I do agree that Emacs can be slower than the terminal when handling long lines/files, although (depending on your case) this can be easily mitigated by running a terminal inside of Emacs.
Generally though, for everyday use, Emacs feels a lot snappier than VSCode.
Good point. Though for widget UIs you're typically rendering structured data you control, not parsing arbitrary text files. The syntax highlighting / validation concern applies to editing code, not to building interactive interfaces.
> Generally though, for everyday use, Emacs feels a lot snappier than VSCode.
The long-line issue is real, though my statement was specifically about building UIs with widgets/overlays/text properties - not handling arbitrary files. In that context, Emacs's display engine is genuinely well-optimized: it handles overlays, faces, text properties, and redisplay regions efficiently.
When you're building a UI, you control the content. Lines are short by design (form fields, buttons, lists). The pathological case of a 50KB minified JSON line simply doesn't occur.
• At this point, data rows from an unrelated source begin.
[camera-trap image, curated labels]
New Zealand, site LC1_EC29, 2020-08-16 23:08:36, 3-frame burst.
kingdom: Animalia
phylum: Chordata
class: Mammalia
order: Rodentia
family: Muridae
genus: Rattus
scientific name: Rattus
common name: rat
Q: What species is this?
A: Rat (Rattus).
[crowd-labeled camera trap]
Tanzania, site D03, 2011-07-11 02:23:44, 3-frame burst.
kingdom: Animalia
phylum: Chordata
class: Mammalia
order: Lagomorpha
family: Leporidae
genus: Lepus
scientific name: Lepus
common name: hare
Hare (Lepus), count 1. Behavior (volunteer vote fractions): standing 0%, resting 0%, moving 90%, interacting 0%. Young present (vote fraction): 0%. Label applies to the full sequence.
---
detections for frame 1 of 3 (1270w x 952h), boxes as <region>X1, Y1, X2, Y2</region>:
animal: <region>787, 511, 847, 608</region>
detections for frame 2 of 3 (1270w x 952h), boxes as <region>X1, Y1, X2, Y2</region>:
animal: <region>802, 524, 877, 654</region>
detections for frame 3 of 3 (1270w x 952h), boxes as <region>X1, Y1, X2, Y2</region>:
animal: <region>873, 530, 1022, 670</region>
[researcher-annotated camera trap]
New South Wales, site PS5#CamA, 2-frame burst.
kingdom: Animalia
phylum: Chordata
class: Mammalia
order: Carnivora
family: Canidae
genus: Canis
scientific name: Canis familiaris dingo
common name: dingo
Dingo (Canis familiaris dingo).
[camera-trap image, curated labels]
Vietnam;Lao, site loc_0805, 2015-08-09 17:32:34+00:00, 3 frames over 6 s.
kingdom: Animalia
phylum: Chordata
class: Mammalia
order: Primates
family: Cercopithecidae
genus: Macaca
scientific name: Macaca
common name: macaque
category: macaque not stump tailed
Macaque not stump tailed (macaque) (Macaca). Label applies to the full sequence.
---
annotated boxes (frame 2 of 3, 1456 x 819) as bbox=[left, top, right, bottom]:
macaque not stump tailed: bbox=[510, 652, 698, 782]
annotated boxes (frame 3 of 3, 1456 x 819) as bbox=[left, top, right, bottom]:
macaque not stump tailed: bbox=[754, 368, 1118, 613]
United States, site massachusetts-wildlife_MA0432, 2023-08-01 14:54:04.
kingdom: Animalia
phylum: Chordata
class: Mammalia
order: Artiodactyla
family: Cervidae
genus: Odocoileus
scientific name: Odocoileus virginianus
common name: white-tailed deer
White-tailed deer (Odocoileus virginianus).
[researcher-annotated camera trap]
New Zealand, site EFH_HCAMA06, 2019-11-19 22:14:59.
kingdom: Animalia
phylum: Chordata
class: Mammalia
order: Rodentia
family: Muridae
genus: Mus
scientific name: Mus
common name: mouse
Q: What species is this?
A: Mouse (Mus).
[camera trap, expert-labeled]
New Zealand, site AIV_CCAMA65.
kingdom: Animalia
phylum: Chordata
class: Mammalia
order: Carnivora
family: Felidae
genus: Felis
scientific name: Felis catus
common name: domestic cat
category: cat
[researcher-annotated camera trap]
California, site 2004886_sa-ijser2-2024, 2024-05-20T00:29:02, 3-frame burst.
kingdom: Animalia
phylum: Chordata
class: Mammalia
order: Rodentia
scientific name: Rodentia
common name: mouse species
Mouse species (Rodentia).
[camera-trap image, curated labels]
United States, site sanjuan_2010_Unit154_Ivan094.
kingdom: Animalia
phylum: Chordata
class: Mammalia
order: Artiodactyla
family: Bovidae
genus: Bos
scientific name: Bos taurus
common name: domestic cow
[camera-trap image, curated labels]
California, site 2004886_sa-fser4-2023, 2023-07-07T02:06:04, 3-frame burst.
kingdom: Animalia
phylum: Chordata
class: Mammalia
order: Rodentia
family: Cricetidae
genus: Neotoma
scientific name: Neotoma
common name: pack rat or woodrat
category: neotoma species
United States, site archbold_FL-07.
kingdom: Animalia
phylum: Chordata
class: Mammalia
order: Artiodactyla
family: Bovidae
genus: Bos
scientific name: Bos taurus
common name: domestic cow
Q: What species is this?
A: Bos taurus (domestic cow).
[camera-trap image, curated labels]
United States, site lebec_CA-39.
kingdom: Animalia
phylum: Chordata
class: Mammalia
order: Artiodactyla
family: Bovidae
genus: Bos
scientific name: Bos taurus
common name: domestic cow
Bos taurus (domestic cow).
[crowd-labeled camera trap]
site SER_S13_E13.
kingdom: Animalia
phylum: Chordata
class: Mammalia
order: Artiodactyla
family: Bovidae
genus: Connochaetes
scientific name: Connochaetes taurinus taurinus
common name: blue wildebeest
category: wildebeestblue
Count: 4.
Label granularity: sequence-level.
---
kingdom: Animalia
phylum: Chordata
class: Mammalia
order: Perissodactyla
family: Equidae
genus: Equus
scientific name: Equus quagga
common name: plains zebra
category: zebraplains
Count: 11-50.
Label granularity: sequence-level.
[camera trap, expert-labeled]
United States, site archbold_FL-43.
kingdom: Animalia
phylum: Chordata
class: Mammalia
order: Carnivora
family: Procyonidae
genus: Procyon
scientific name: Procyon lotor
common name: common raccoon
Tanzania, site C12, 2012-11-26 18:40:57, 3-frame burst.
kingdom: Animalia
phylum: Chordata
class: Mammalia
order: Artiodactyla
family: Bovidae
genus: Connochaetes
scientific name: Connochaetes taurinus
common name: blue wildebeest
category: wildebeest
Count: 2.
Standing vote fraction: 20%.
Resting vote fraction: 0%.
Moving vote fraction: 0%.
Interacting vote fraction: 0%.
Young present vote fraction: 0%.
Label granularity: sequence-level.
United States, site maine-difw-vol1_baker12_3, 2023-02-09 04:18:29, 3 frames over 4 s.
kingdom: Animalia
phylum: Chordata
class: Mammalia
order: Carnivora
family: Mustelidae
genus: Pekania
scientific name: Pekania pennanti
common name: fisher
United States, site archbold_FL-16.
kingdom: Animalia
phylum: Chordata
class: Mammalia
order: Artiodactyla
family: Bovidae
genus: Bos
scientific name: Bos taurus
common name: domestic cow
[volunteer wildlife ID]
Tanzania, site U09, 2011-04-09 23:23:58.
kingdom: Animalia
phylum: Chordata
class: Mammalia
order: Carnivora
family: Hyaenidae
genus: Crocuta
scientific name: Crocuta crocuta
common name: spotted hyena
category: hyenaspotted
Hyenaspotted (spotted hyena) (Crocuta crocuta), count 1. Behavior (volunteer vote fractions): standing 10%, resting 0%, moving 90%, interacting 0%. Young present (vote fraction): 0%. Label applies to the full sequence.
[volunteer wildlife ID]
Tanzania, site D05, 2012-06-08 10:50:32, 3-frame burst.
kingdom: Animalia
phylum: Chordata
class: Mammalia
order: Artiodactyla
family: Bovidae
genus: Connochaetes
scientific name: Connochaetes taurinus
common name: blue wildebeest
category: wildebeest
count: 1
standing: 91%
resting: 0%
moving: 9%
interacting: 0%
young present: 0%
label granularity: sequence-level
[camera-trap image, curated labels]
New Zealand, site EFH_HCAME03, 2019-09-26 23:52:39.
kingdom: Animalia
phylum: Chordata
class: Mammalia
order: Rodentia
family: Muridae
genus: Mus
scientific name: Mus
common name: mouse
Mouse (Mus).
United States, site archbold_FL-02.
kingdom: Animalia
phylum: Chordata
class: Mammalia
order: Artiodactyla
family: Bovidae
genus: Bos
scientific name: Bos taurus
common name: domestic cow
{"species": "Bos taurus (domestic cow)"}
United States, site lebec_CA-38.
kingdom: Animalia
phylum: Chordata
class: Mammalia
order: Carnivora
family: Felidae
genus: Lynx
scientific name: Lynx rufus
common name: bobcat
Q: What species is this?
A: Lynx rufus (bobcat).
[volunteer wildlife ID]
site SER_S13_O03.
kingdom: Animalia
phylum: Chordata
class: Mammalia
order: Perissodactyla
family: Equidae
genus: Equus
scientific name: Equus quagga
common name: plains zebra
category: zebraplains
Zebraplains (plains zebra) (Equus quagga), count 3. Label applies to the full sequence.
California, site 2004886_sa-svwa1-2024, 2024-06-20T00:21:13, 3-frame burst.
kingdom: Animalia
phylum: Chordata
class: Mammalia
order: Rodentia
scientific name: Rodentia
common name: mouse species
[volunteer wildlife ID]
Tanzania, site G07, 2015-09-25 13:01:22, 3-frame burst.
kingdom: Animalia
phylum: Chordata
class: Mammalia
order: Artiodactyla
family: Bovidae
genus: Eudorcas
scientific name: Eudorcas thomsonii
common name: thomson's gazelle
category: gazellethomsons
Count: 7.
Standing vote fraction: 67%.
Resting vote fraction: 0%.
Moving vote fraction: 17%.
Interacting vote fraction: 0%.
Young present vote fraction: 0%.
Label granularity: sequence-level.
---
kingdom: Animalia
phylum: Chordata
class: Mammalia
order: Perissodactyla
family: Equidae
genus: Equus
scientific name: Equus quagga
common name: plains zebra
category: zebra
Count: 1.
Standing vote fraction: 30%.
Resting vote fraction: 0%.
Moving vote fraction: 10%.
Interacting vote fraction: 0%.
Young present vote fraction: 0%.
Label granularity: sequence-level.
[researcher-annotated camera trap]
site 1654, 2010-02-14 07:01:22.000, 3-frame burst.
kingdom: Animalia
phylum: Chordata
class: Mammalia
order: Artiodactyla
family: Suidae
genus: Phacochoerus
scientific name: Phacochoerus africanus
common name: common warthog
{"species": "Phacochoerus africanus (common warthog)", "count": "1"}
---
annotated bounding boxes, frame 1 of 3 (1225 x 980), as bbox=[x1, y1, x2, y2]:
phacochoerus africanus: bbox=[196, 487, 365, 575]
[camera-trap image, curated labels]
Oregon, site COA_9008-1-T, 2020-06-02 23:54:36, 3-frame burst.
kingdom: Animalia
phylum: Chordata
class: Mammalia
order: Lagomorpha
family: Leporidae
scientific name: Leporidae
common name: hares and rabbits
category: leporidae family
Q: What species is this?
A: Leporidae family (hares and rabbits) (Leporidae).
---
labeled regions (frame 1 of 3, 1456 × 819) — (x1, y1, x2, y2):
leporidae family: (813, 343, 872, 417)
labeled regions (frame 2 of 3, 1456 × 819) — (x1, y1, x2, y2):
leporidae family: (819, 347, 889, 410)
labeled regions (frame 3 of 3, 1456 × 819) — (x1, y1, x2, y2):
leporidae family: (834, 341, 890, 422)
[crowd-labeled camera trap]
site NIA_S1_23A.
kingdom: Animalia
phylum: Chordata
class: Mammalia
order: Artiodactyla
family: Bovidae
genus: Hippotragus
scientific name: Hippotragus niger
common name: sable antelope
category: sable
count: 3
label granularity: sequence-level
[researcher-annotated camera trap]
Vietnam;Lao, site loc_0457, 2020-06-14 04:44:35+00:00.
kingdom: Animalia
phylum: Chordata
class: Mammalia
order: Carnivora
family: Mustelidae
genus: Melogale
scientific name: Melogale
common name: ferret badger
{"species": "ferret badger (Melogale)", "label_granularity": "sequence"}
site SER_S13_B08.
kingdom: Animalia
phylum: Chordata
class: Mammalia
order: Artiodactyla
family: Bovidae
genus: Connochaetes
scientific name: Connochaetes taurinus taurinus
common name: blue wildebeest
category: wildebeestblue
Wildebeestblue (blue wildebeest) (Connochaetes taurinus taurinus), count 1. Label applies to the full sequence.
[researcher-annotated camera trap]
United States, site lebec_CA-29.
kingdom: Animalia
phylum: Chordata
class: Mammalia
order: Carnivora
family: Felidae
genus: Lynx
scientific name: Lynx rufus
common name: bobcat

The long-line problem stems from how Emacs calculates display width for bidirectional text and variable-pitch fonts - it needs to scan the entire line. That's orthogonal to rendering widgets or interactive buffers.
The buffer is the UI, rendered by Emacs's extremely optimised text display machinery
The author is known in the community as a mere packager whose knowledge of the nitty-gritty derives entirely from hearsay. Perhaps he read the long-winded preamble to xdisp.c written in 1995 boasting of all manner of optimisations. But they were written so long ago, almost no one believes most of them matter anymore, what with thirty years of bitrot.
So long mode is the best fix for this issue but it disables syntax highlighting and line numbers. Vscode can handle long lines just fine without disabling anything.